→ **Yapılacak İşler**:
1. Mahkeme kararı metninde "TÜRK MİLLETİ ADINA" ifadesinden başlayarak aşağıya doğru "Kredi Sözleşmesinden Kaynaklanan)" ifadesine kadar uzanan bölümün tamamını hiç değiştirmeden yazın.
2. Mahkeme kararı metnindeki "Görüntülediğiniz mahkeme kararı henüz kesinleşmemiştir." cümlesini İngilizceye çevirin.

Emsal Mahkeme Kararı Ankara Bölge Adliye Mahkemesi 21. Hukuk Dairesi 2022/88 E. 2022/1320 K. 27.10.2022 T.

Görüntülediğiniz mahkeme kararı henüz kesinleşmemiştir. Yararlı olması amacıyla eklenmiştir.

T.C.Ankara Bölge Adliye Mahkemesi 21.Hukuk Dairesi 2022/88 Esas 2022/1320 Karar

T.C.
ANKARA
BÖLGE ADLİYE MAHKEMESİ
21.HUKUK DAİRESİ

DOSYA NO : 2022/88
KARAR NO : 2022/1320

TÜRK MİLLETİ ADINA
KARAR

İNCELENEN DOSYANIN
MAHKEMESİ : ANKARA 12. ASLİYE TİCARET MAHKEMESİ
TARİHİ : 02/12/2021
NUMARASI : 2021/589 Esas 2021/902 Karar
DAVACI :
VEKİLİ
DAVALI :
VEKİLİ :
DAVA : İtirazın İptali (Genel Kredi Sözleşmesinden Kaynaklanan)
DAVA TARİHİ : 07/10/2021
KARAR TARİHİ : 27/10/2022
GEREKÇELİ KARARIN
YAZILDIĞI TARİH : 25/11/2022

Taraflar arasındaki itirazın iptali istemine ilişkin davanın yargılaması sonunda ilamda yazılı nedenlerden dolayı davanın usulden reddine yönelik olarak verilen hükme karşı davacı vekilince süresinde istinaf kanun yoluna başvurulması üzerine dosya incelendi, gereği konuşulup düşünüldü.

→ **Veri Bölümü**:
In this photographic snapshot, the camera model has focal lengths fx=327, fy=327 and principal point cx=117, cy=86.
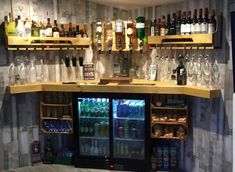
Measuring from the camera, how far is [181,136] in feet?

→ **Görevlere Göre Yanıtlar**:
1.
TÜRK MİLLETİ ADINA
KARAR

İNCELENEN DOSYANIN
MAHKEMESİ : ANKARA 12. ASLİYE TİCARET MAHKEMESİ
TARİHİ : 02/12/2021
NUMARASI : 2021/589 Esas 2021/902 Karar
DAVACI :
VEKİLİ
DAVALI :
VEKİLİ :
DAVA : İtirazın İptali (Genel Kredi Sözleşmesinden Kaynaklanan)

2. The court decision you are viewing has not yet become final.